Kejadian 1:26-31 dan Amsal 8:11-12

Dalam sebuah pelayanan, kita membutuhkan kreativitas. Ketika kita berbicara soal kreativitas, ada sebuah penelitian yang dilaksanakan oleh Harvard University. Mereka membagi kadar kreativitas seseorang berdasarkan tingkat usia. Demikian hasil penelitiannya:

• Anak usia 5 tahun: 95%

• Anak usia 10 tahun: 60%

• Dewasa (di atas usia 18 tahun): 2%

Dari hasil survei ini kita bisa simpulkan, bahwa semakin dewasa seseorang, kreativitasnya akan semakin berkurang. Kita akan memahami dan mengerti jika seorang anak kecil menggambar benang kusut dan menamai itu sebagai gambar burung. Namun, jika orang dewasa yang melakukan demikian, orang tersebut akan dianggap aneh. Kita semua tahu gambar burung bukan seperti itu. Gambar burung yang paling jelek tetapi benar menurut ketentuan umum itu seperti angka tiga tapi miring, lalu ada garis di bawahnya. Lalu, semakin lama kita belajar, gambar pohon itu ada dua garis, lalu ada awan di bagian atasnya. Gambar awan menyerupai gambar pohon, tetapi tidak ada garisnya. Gambar pemandangan, paling tidak ada dua atau tiga gunung dengan matahari di tengah-tengahnya, lalu ada jalan raya, dan di samping kanan-kirinya ada sawah. Semakin bertambah dewasa, kita semakin tidak lagi mempercayai adanya sinterklas, unicorn (kuda bertanduk yang dapat terbang), dan lain sebagainya.

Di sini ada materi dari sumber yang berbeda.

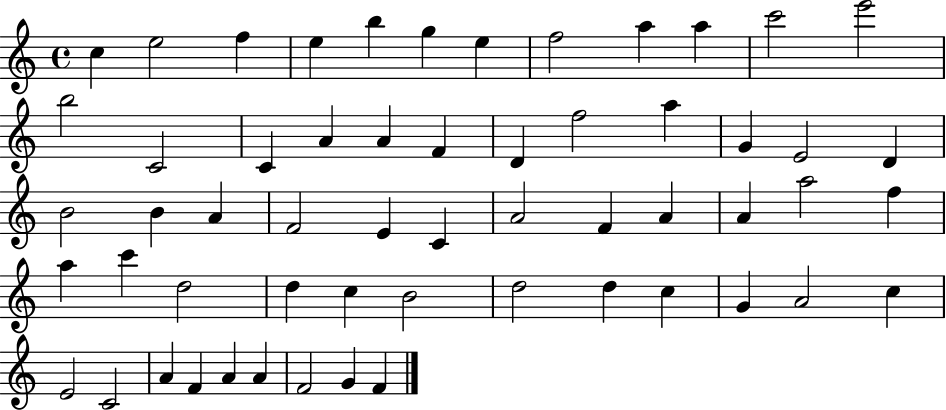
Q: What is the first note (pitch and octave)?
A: C5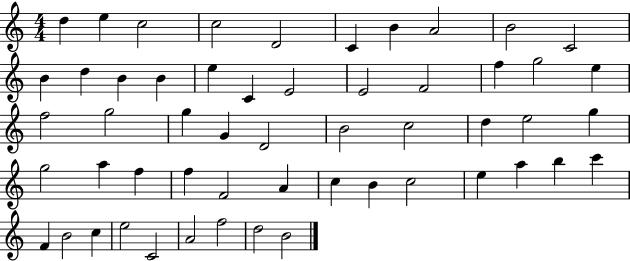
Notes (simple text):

D5/q E5/q C5/h C5/h D4/h C4/q B4/q A4/h B4/h C4/h B4/q D5/q B4/q B4/q E5/q C4/q E4/h E4/h F4/h F5/q G5/h E5/q F5/h G5/h G5/q G4/q D4/h B4/h C5/h D5/q E5/h G5/q G5/h A5/q F5/q F5/q F4/h A4/q C5/q B4/q C5/h E5/q A5/q B5/q C6/q F4/q B4/h C5/q E5/h C4/h A4/h F5/h D5/h B4/h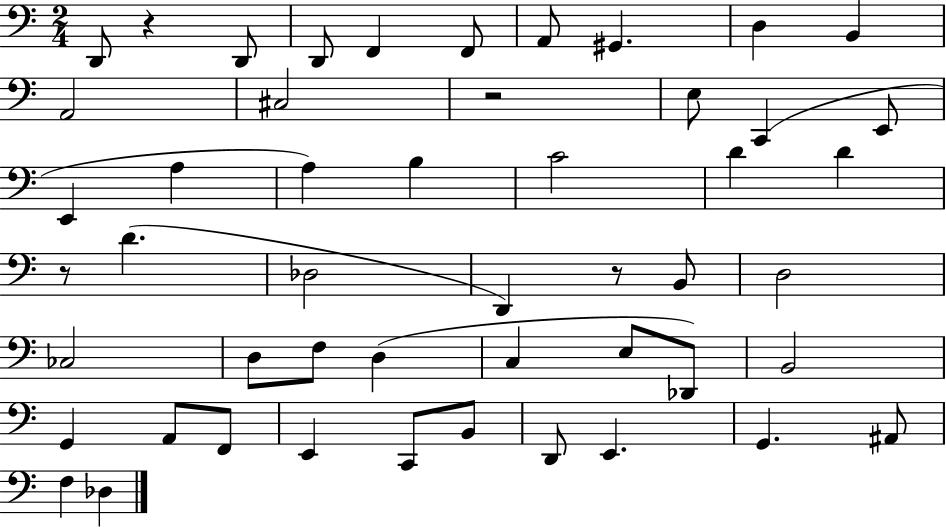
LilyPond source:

{
  \clef bass
  \numericTimeSignature
  \time 2/4
  \key c \major
  d,8 r4 d,8 | d,8 f,4 f,8 | a,8 gis,4. | d4 b,4 | \break a,2 | cis2 | r2 | e8 c,4( e,8 | \break e,4 a4 | a4) b4 | c'2 | d'4 d'4 | \break r8 d'4.( | des2 | d,4) r8 b,8 | d2 | \break ces2 | d8 f8 d4( | c4 e8 des,8) | b,2 | \break g,4 a,8 f,8 | e,4 c,8 b,8 | d,8 e,4. | g,4. ais,8 | \break f4 des4 | \bar "|."
}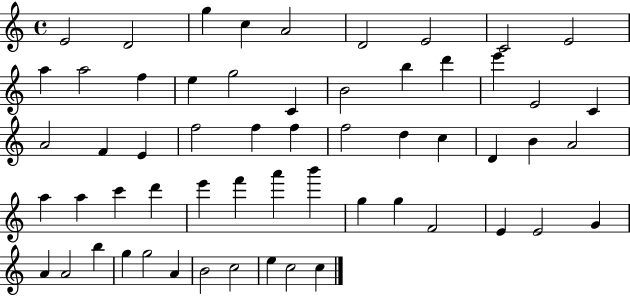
{
  \clef treble
  \time 4/4
  \defaultTimeSignature
  \key c \major
  e'2 d'2 | g''4 c''4 a'2 | d'2 e'2 | c'2 e'2 | \break a''4 a''2 f''4 | e''4 g''2 c'4 | b'2 b''4 d'''4 | e'''4 e'2 c'4 | \break a'2 f'4 e'4 | f''2 f''4 f''4 | f''2 d''4 c''4 | d'4 b'4 a'2 | \break a''4 a''4 c'''4 d'''4 | e'''4 f'''4 a'''4 b'''4 | g''4 g''4 f'2 | e'4 e'2 g'4 | \break a'4 a'2 b''4 | g''4 g''2 a'4 | b'2 c''2 | e''4 c''2 c''4 | \break \bar "|."
}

Semakin dewasa, kita menjadi sulit berpikir, bahkan bertindak kreatif. Kita menjadi kurang dapat mengekspresikan kreativitas kita. Kita lebih cenderung mengikuti harapan-harapan dari lingkungan sosial kita, di sekolah, di lingkungan pekerjaan, dan maupun keluarga kita, karena sering kali, menjadi berbeda itu MASALAH! Inilah yang menjadi salah satu alasan kita enggan meng-explore kreativitas kita. Atau bahkan kita terlampau perfeksionis untuk dapat membuat orang lain senang/terkesan, karena serupa dengan mereka, sehingga kemudian kita membatasi diri kita sendiri untuk menjadi pribadi yang kreatif.

Pablo Picasso pernah berkata, “Every child is an artist. The problem is how to remain an artist once he grows up.” Jika diartikan secara bebas, ia mengatakan bahwa “Setiap anak adalah seorang seniman. Yang jadi masalah adalah bagaimana ia tetap menjadi seorang seniman begitu ia dewasa.” Padahal, Alkitab sendiri mengatakan bahwa Allah kita ini adalah Allah yang kreatif.

Ada banyak contohnya:

1. Dalam kisah penciptaan, kita membaca bahwa Allah menciptakan berbagai jenis binatang, tanaman, bahkan manusia yang berbagai macam (Kej. 1:26-30). Allah itu adalah Allah yang Mahakreatif.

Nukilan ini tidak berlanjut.